And this is Maxie Rat passing her true shoulder rat final exam...









You might tell I'm already very proud of her as the final fountain is going off over us... This is no place for an average untrained rat to be and she was only 6 weeks old at the time...


----------



## KayRatz (Apr 5, 2007)

see I am not sure i would actually allow a rat loose on the ground outside... when i think shoulder rat i think rat that stays on your person. and i have gone everywhere with rats that way. stores, malls, festivals, etc etc.although there was one who followed me at heel, my heart rat zinc. she was not trained but i discovered this by accident. it was after the may 8thn 2009 storm in the midwest devastated my town and i walked the entire length of the town surveying the damage with zinc in my arms. a couple old ladies stopped to ask questions and asked if she would run away. i said no... and set her down, and she did not run away. she just followed me. i had never done this before but i think she and i had a deep connection and i knew she would not be lost.


----------



## Rat Daddy (Sep 25, 2011)

You're actually describing what is pretty typical behavior of true shoulder rats. They tend to stay pretty much right near you and walk at heel.


Fuzzy Rat love to run away and go off and explore on her own. At the park it became a running joke, "lost you Rat again?" people would commonly ask, when we would be recalling her because we had to go home. Fuzzy Rat was singularly competent and could smell or sense danger at a distance. We really never encouraged her to run away, but she was a very sneaky rat and she could tell when we looked away even for just a second. Eventually, we got pretty used to her shenanigans and if we were in a reasonably safe place, I would put her on the ground and tell her "go play" and she would weeble off to explore the tall grass or some dense vegetation. Fuzzy Rat had a real affinity for wild boy rats and we always had to be extra careful with her when we were near any place that wild boy rats lived. The first time Fuzzy Rat ran away she was only four weeks old and my five-year-old daughter started crying. To be honest, I pretty much figured Fuzzy Rat was a goner. But I sat down with my daughter and I quietly reassured her that Fuzzy Rat loved her very much and would most certainly come back. And no, I don't normally lie to my daughter. After 45 very long minutes, I saw Fuzzy Rat's nose poking out of the hedges she had run off into and she came right back to us. I was honestly very impressed, but we moved her further training to the safe site anyway. It took me a long time to get used to having a rat that was competent enough to free range outdoors unsupervised. And it really is very stressful not knowing where your rat is. But there really is something very reassuring in knowing that your rat won't get lost and will always come back.
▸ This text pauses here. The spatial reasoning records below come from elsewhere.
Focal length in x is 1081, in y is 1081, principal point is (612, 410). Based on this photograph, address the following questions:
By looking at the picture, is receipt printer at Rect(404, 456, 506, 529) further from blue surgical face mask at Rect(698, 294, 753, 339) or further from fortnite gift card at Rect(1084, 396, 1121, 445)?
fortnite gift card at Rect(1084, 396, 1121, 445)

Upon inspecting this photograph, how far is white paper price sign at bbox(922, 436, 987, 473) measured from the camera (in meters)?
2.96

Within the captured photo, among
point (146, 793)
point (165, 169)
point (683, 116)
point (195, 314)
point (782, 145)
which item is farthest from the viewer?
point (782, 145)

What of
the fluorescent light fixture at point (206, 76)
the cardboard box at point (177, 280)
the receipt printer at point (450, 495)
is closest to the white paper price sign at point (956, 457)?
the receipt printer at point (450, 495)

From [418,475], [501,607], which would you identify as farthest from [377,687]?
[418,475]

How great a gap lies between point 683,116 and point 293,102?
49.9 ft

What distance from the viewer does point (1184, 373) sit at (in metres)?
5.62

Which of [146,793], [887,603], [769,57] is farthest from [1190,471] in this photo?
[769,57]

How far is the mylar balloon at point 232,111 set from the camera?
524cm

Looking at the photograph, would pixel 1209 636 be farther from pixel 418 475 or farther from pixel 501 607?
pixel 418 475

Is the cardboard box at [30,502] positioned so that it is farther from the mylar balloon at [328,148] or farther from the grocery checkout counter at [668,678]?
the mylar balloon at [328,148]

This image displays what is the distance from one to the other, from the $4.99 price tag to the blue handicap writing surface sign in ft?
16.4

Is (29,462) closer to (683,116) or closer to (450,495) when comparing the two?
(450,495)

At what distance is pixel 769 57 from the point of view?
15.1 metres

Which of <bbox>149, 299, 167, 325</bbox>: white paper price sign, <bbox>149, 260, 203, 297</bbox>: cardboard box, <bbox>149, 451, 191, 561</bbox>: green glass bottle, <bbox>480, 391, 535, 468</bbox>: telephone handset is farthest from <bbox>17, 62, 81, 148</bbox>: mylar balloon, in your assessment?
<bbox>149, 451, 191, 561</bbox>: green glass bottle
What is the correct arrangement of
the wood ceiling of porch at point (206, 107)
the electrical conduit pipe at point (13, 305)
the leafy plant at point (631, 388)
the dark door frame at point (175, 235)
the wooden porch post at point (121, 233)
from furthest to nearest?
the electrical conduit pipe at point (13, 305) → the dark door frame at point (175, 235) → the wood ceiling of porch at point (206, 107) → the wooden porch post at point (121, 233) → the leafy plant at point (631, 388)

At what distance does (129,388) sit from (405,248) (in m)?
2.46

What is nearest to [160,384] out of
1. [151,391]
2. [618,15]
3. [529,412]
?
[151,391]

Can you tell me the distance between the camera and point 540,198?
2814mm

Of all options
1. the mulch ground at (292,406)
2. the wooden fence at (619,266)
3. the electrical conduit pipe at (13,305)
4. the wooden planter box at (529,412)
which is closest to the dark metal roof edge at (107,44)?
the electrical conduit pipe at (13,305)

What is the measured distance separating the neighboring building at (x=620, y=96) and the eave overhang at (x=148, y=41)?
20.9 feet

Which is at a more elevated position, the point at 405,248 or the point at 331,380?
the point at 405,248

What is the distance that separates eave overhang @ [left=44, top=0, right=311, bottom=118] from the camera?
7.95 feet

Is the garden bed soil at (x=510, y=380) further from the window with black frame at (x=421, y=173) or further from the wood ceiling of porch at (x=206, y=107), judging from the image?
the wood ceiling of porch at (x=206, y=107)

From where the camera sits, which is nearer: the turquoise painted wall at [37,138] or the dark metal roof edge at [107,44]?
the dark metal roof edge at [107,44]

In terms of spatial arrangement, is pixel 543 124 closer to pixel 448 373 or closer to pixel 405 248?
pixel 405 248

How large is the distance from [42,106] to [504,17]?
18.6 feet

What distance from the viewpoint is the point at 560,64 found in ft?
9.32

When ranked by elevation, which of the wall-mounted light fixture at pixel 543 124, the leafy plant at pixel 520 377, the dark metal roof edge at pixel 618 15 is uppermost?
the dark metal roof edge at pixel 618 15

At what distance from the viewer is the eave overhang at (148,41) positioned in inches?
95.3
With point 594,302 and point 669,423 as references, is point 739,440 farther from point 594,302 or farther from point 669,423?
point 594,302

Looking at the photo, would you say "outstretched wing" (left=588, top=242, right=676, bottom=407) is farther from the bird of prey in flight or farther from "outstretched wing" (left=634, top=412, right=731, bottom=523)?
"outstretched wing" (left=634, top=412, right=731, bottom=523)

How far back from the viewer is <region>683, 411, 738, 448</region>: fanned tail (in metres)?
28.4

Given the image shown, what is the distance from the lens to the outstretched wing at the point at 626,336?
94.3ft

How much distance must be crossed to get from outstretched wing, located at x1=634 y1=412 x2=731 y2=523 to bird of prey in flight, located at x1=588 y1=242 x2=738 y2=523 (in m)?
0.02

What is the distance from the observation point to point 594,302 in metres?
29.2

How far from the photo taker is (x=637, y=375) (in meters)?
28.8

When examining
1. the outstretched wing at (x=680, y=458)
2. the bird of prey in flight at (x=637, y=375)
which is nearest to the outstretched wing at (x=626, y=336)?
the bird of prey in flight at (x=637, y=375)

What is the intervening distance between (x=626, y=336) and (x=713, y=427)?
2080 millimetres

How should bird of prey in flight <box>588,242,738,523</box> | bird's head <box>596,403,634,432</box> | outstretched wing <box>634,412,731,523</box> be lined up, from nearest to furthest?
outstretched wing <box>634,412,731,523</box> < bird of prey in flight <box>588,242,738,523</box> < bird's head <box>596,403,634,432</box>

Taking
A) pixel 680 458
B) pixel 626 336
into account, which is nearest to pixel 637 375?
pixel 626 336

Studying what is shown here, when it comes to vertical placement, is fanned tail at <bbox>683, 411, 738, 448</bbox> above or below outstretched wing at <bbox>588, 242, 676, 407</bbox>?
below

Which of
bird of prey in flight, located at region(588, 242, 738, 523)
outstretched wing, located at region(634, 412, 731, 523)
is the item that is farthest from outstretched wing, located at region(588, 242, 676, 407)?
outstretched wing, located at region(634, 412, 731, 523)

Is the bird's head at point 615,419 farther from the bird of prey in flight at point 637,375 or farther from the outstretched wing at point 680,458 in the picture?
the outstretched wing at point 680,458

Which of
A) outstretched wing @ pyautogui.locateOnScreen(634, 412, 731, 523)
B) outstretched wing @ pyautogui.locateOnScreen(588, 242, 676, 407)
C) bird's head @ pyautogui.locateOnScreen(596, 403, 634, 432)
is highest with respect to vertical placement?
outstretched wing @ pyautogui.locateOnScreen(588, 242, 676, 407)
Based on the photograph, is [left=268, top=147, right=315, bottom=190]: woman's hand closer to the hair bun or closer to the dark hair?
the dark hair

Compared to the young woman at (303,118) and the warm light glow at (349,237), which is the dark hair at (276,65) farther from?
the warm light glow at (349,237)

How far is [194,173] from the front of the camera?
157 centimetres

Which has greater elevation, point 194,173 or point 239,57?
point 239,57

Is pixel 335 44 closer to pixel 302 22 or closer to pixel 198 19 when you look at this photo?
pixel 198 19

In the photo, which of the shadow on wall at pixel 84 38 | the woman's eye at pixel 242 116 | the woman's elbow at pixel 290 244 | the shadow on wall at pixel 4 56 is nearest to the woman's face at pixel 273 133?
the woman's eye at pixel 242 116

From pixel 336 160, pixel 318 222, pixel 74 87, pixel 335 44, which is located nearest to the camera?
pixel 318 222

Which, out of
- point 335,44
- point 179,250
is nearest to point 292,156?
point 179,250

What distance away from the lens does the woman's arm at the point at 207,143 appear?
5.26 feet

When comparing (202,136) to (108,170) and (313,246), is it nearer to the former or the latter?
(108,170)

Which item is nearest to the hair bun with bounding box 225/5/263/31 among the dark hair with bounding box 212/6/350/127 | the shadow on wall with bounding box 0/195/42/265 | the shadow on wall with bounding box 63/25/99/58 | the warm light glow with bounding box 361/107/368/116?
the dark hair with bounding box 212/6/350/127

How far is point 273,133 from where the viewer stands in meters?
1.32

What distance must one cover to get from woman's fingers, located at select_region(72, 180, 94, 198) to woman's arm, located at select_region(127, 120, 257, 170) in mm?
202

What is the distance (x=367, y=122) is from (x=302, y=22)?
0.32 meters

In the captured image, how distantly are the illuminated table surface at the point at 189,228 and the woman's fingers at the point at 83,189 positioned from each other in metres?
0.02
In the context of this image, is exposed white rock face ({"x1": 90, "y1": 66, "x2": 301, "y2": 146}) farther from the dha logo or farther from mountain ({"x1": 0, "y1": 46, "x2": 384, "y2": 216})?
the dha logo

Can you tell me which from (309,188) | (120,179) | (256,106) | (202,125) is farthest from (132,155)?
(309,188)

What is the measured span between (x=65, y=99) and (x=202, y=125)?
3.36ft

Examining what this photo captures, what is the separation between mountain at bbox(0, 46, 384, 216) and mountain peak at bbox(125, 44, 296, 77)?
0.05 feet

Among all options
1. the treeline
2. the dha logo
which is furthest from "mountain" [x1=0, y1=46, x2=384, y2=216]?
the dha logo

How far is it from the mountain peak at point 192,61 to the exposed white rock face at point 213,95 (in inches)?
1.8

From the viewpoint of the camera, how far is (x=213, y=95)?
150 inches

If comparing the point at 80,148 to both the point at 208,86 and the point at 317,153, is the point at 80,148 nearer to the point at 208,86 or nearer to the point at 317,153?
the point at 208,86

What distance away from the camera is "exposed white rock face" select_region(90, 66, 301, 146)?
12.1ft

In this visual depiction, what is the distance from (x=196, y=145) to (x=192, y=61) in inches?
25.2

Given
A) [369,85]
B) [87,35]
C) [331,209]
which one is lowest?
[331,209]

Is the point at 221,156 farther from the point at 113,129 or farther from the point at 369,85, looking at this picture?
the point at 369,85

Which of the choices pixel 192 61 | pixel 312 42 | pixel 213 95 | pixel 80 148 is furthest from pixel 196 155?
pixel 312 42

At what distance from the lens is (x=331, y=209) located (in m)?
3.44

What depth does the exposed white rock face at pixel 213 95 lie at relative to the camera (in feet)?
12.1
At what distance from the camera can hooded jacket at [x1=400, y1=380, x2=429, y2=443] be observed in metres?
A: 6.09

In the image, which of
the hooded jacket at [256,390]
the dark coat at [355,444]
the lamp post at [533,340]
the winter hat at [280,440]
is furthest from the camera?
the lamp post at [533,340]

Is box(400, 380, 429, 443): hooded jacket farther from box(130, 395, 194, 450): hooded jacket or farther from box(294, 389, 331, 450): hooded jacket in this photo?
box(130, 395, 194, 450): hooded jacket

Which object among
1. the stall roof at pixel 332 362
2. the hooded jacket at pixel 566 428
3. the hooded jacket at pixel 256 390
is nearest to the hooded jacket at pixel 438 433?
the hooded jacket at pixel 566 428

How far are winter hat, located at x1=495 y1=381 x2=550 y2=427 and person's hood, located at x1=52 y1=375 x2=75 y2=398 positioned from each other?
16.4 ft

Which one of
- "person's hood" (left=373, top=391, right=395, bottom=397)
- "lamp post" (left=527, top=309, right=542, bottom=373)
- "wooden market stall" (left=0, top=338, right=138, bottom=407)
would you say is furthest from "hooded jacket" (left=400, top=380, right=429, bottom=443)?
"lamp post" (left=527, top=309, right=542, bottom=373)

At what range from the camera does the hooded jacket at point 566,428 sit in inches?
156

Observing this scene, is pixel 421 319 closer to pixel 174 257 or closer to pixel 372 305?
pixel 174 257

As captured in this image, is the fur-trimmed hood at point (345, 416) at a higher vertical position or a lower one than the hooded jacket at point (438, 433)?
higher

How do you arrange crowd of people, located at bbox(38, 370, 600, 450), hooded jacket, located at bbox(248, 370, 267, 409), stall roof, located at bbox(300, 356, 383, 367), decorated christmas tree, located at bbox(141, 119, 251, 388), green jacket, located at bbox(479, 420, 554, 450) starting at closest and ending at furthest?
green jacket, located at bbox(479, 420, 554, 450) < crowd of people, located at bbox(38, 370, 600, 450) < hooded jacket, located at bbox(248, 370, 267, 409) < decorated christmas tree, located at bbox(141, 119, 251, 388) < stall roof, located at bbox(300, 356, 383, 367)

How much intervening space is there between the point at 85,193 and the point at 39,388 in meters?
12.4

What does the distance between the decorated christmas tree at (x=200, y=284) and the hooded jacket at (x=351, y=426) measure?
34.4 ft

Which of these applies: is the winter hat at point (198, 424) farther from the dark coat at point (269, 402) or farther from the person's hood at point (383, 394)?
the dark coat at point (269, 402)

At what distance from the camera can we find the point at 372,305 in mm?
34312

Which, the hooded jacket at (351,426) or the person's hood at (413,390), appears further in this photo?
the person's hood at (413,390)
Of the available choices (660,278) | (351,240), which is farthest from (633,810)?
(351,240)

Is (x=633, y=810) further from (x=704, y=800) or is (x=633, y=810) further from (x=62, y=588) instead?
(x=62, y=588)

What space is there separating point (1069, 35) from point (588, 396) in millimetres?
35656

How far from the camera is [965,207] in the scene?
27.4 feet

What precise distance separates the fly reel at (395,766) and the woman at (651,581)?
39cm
Cloudy Rat never ran off, she was always very good at staying with us. And then one day my daughter lost her in a marsh. Some kids saw her heading back to the playground, but there were a lot of people there and I guess she wasn't confident enough to come out of the underbrush. Naturally we did the best we ccould do in searching the marsh, but finding a tiny rat in a big salt marsh at low tide is a lot harder than finding a needle in a haystack. After about an hour, I decided she was most likely tired of exploring and should theoretically be back at the place she fell into the marsh. That would most likely be the place in her mind where she last saw us and that's right where we found her, sitting there in a small patch of poison ivy waiting to be picked up. Even though Cloudy Rat that never wandered off on her own, it truly felt great to see just how cool and composed she was and how competent she had become. Not being able to find us, mostly because we were looking for her, she did the next best thing, she went right back to the spot where she lost us and waited to be rescued. The ability to stay calm and never panic and to make smart choices on the spot is what differentiates a true shoulder rat from any other rat. True shoulder rats are very remarkable animals. And they are really a privilege to work with.


One of the tests that we do at the safe site when training our true shoulder rats is to encourage them to wander off a little bit on their own, or in some cases we tend to drift away a little bit to see how they react. Fuzzy Rat had excellent eyesight, she would always go back to the place she last saw us and then look around until she could see us and run straight to us. Every rat will react slightly differently to this worst-case scenario, but in order to be a true shoulder rat they have to stay calm and remain predictable. If the rat panics and starts behaving erratically it's going to get lost in the real world. In a world of open sewer drains, tall grass, hedges, shrubs and infinite places for a rat to hide, any rat that panics is going to get lost eventually.


From what you described, I think Zinc was probably an excellent shoulder rat right from birth she had all the qualities necessary to be successful. There's a lot of things that you can do to train and test the shoulder rat to make it better, but without the right rat to work with you're never going to be completely successful. The very best true shoulder rats are born that way, then there are some that you can train, but for the most part most rats are best never allowed to free range outdoors.


Fuzzy Rat was unquestionably a heart rat like Zinc. Naturally born true shoulder rats almost inevitably become heart rats. There's something almost charismatic about them and although it's almost impossible to describe, you just know they're special.


----------



## Guzzi (Oct 23, 2015)

moonkissed said:


> They have bonding pouches or a RaToob you could use as well.


THANK YOU!!!! I've been trying to remember what these were called. I tried googling them as "rat tube" and, well.... errrr.....yes.... It wasn't that! :blush:


----------



## ElectricPaladin (Jan 18, 2016)

I wanted to add that one of our rats, Mel, is basically a "hood rat." Not in the racist sense. She's pretty twitchy - much more neurotic than her roomate - but if I put a hoodie on and put the hood up, she will not only alternately happily curl up next to my head, chew on my necklace chain, and groom me, but she'll actively fight being dug out. It's the weirdest thing. I'm actually increasingly confident enough that I would walk around outside with her extendedly, pretty sure that she's going to stay in there.


----------



## Gribouilli (Dec 25, 2015)

I love my ratoob. Use it everyday. Great investment, and it is only about $13 if I remember well.


----------